>>
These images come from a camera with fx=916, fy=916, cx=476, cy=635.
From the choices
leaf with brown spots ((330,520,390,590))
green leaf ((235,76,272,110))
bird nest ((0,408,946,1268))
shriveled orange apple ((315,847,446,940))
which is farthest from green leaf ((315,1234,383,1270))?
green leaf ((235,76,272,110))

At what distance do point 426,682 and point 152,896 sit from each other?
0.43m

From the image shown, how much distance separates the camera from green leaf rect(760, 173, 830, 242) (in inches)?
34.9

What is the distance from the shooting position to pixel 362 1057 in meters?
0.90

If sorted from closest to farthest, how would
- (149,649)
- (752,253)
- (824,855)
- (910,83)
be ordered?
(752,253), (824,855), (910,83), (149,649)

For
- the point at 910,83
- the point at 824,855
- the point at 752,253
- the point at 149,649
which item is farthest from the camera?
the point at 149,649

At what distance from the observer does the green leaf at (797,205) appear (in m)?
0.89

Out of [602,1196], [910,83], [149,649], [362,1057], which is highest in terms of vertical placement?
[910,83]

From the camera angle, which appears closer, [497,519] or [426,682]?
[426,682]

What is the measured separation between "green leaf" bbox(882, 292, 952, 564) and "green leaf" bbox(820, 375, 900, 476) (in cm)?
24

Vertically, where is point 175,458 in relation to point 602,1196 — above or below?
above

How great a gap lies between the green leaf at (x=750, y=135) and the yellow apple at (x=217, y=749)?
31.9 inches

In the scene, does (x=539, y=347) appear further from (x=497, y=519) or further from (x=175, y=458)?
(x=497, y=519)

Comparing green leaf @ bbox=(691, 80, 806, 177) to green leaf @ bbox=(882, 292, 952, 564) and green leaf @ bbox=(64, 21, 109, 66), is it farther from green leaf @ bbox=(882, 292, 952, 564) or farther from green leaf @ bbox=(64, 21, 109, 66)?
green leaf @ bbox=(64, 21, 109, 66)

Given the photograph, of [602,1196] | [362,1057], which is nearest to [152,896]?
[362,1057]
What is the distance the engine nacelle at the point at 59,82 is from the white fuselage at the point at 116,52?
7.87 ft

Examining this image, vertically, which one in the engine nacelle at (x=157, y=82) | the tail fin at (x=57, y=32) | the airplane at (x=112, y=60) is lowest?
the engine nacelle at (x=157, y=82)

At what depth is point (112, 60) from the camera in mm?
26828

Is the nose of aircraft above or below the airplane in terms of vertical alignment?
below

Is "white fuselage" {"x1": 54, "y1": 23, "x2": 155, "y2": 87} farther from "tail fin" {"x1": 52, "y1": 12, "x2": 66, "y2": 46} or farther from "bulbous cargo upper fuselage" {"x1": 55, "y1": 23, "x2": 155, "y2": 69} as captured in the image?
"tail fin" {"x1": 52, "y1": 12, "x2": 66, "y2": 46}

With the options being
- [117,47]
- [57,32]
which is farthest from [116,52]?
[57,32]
<<
REQUIREMENT:
Rewrite all of the data above, swapping every occurrence of "distance" for "separation" and keeping everything else the same.

ANSWER TO THE EXERCISE:
These images come from a camera with fx=916, fy=916, cx=476, cy=635.
From the choices
leaf with brown spots ((330,520,390,590))
green leaf ((235,76,272,110))
bird nest ((0,408,946,1268))
shriveled orange apple ((315,847,446,940))
which is farthest from green leaf ((315,1234,383,1270))?
green leaf ((235,76,272,110))

At what separation do point 426,682 and point 152,896 sit from each other?
0.43m

From the image shown, how much separation separates the camera from green leaf rect(760, 173, 830, 242) (in inches)?
34.9

What is the separation from the shooting position to pixel 362 1057 in meters?
0.90

If sorted from closest to farthest, how would
- (149,649)
- (752,253)
- (824,855)
- (910,83)
be ordered?
(752,253), (824,855), (910,83), (149,649)

For
- the point at 910,83
- the point at 824,855
- the point at 752,253
- the point at 149,649
which item is farthest from the camera?
the point at 149,649

At what separation from the observer does the green leaf at (797,205) appear (in m)?
0.89

Out of [602,1196], [910,83], [149,649], [362,1057], which is highest in terms of vertical placement?
[910,83]

From the camera angle, which appears closer, [497,519] or [426,682]?
[426,682]

What is the measured separation between "green leaf" bbox(882, 292, 952, 564) and "green leaf" bbox(820, 375, 900, 476) (in cm)?
24

Vertically, where is point 175,458 in relation to point 602,1196 — above or below?
above

How great a gap lies between the green leaf at (x=750, y=135) and the yellow apple at (x=217, y=749)?
31.9 inches

In the scene, does (x=539, y=347) appear further from (x=497, y=519) or further from (x=175, y=458)?
(x=497, y=519)

Comparing green leaf @ bbox=(691, 80, 806, 177) to green leaf @ bbox=(882, 292, 952, 564) and green leaf @ bbox=(64, 21, 109, 66), is it farther from green leaf @ bbox=(882, 292, 952, 564) or farther from green leaf @ bbox=(64, 21, 109, 66)?
green leaf @ bbox=(64, 21, 109, 66)

Given the photograph, of [602,1196] | [362,1057], which is nearest to [152,896]?
[362,1057]
What is the separation the engine nacelle at the point at 59,82 is from the white fuselage at the point at 116,52?
7.87 ft

Examining this image, vertically, which one in the engine nacelle at (x=157, y=82) | the tail fin at (x=57, y=32) | the airplane at (x=112, y=60) is lowest?
the engine nacelle at (x=157, y=82)

At what depth is point (112, 60) from the camera in mm?
26828

Is the nose of aircraft above or below the airplane in terms of vertical alignment?
below

Is "white fuselage" {"x1": 54, "y1": 23, "x2": 155, "y2": 87} farther from "tail fin" {"x1": 52, "y1": 12, "x2": 66, "y2": 46} or farther from "bulbous cargo upper fuselage" {"x1": 55, "y1": 23, "x2": 155, "y2": 69} as captured in the image?
"tail fin" {"x1": 52, "y1": 12, "x2": 66, "y2": 46}

With the options being
- [117,47]
- [57,32]
which is farthest from [116,52]?
[57,32]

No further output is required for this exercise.